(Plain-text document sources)
= = = = =

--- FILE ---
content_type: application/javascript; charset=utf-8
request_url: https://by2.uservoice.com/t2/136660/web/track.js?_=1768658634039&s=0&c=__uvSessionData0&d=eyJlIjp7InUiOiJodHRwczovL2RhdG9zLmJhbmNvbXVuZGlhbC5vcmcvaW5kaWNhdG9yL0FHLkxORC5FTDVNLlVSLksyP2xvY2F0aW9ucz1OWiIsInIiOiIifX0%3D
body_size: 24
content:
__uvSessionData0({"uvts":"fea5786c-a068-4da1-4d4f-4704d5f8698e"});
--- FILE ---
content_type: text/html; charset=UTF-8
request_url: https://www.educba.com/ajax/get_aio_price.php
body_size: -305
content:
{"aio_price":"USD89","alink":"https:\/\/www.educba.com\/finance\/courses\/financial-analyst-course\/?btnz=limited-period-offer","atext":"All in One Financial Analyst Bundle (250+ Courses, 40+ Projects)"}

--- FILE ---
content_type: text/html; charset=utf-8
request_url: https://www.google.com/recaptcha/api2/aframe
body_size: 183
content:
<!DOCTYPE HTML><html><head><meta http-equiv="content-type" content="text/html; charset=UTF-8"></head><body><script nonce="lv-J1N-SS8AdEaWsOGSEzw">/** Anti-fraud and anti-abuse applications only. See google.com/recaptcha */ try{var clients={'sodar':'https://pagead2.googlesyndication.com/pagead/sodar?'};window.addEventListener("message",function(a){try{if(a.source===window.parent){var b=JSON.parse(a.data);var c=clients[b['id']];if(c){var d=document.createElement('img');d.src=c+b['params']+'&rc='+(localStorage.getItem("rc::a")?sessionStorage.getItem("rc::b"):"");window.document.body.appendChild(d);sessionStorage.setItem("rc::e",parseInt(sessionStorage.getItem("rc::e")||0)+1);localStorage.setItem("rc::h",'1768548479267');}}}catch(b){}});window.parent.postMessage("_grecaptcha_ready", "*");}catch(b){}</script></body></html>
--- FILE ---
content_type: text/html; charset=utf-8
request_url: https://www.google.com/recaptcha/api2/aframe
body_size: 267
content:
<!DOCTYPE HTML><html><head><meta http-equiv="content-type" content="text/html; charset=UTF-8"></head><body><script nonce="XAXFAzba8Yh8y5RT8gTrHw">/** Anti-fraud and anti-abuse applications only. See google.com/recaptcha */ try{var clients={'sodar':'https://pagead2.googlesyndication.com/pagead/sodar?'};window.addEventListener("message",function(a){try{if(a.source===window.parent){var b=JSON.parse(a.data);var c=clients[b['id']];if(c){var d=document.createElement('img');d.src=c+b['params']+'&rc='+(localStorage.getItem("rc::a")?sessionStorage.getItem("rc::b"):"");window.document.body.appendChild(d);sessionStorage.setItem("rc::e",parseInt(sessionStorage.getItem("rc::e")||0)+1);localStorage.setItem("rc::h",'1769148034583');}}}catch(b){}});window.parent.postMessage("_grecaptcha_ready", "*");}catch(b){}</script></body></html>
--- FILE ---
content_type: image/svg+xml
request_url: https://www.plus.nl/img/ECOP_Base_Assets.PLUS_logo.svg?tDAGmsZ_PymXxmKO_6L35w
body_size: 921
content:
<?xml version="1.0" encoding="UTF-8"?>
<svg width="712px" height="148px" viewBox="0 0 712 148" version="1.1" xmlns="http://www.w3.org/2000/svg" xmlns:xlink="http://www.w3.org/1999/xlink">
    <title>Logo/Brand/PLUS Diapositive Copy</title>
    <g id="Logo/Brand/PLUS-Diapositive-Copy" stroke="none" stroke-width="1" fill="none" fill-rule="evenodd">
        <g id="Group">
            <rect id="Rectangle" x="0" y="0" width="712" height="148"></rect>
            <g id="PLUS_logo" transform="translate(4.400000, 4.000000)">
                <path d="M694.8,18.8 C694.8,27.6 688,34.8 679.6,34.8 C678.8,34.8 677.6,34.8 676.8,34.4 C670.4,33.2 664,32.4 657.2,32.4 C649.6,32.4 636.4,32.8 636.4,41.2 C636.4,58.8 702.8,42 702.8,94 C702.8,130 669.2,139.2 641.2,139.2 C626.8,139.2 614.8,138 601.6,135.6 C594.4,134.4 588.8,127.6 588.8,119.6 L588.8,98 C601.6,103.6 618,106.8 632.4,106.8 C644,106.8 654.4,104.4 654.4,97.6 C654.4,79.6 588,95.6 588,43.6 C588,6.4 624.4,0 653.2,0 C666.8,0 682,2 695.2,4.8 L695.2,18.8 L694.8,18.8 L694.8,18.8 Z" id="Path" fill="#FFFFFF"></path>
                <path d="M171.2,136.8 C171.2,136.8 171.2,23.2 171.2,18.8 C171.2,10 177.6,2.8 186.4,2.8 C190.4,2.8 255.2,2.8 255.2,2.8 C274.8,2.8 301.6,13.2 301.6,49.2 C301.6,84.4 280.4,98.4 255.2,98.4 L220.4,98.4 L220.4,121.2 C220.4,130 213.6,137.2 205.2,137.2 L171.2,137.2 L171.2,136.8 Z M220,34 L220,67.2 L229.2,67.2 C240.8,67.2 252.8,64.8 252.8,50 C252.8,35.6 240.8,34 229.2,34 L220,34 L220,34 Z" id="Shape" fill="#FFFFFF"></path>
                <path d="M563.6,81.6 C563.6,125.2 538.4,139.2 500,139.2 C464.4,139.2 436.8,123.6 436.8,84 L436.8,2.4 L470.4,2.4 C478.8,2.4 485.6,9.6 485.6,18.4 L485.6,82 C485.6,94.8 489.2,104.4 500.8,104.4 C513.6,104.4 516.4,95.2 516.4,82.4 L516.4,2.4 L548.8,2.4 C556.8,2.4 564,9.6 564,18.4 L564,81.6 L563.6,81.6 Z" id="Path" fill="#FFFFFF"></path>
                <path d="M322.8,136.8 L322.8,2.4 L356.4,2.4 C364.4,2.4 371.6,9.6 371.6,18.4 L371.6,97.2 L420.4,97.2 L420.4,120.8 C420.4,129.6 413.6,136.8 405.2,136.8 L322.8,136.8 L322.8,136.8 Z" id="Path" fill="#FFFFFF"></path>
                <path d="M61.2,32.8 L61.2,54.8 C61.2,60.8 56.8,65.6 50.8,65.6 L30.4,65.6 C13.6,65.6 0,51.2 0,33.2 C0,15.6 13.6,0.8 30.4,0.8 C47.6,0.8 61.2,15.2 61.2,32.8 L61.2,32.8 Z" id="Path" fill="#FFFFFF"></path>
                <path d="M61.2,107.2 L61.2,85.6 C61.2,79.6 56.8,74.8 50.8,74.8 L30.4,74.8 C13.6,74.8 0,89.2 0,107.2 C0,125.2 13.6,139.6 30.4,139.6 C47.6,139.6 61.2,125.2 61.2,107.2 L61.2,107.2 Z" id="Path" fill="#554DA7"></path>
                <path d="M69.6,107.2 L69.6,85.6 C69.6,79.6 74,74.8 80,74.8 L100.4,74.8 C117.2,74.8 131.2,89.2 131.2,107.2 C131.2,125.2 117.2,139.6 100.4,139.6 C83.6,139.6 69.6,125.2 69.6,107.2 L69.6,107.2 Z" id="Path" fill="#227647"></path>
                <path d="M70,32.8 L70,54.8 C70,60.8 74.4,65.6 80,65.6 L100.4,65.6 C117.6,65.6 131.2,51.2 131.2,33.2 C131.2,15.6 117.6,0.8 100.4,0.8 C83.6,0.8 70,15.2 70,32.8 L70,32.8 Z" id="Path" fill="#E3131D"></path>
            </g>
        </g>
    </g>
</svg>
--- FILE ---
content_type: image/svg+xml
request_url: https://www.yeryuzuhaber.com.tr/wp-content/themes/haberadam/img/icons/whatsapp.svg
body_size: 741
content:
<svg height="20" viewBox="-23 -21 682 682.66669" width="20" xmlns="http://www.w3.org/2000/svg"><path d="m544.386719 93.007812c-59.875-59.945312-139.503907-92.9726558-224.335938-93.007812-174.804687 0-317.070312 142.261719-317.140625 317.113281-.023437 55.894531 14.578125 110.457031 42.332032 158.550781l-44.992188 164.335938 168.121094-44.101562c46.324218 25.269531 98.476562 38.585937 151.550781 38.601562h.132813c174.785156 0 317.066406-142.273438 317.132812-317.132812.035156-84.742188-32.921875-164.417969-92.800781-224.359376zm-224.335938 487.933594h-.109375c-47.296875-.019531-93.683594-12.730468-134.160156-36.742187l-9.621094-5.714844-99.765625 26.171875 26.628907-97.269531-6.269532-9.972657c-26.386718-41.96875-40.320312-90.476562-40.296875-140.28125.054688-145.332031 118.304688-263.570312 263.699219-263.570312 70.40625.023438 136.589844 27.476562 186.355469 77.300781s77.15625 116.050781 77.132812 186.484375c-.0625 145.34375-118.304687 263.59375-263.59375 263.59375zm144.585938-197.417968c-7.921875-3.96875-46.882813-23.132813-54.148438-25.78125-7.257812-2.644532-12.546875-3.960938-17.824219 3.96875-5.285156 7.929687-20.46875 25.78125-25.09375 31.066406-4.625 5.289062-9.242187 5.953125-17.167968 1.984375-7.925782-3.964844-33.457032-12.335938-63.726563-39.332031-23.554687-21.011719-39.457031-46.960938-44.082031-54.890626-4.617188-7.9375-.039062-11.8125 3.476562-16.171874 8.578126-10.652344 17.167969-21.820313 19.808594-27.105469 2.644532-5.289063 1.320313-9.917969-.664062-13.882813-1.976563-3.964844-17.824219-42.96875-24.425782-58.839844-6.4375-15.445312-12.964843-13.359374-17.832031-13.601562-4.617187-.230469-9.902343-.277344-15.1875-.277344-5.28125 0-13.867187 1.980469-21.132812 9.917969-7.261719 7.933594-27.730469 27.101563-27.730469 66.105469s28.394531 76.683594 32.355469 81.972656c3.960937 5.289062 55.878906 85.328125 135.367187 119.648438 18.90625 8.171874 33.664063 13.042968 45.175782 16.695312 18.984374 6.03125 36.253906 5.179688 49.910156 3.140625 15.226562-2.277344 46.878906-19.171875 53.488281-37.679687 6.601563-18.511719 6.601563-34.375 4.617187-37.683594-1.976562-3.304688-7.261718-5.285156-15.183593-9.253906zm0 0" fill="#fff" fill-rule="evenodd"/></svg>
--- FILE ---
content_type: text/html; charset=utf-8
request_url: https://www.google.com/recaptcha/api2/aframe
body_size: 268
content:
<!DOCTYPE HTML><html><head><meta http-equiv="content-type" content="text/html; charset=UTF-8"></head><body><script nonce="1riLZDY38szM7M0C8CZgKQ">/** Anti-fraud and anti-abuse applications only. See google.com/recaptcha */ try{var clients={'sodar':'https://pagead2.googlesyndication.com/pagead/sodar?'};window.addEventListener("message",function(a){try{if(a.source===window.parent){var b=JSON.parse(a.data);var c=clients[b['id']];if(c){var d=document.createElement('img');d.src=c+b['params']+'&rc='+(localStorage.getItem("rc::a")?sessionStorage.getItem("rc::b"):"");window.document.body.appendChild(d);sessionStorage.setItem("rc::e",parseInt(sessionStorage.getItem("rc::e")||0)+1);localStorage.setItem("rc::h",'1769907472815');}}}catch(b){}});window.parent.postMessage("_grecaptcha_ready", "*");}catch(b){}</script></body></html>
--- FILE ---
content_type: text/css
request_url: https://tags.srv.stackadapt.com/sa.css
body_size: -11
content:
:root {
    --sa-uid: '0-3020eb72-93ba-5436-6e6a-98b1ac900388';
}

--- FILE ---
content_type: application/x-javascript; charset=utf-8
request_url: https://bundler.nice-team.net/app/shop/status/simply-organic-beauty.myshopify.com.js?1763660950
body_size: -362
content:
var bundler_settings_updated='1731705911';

= = = = =

== TASK TO COMPLETE ==
Go through the records above and return each line in which the word "Copy" occurs.

== ANSWER TO THE EXERCISE ==
    <title>Logo/Brand/PLUS Diapositive Copy</title>
    <g id="Logo/Brand/PLUS-Diapositive-Copy" stroke="none" stroke-width="1" fill="none" fill-rule="evenodd">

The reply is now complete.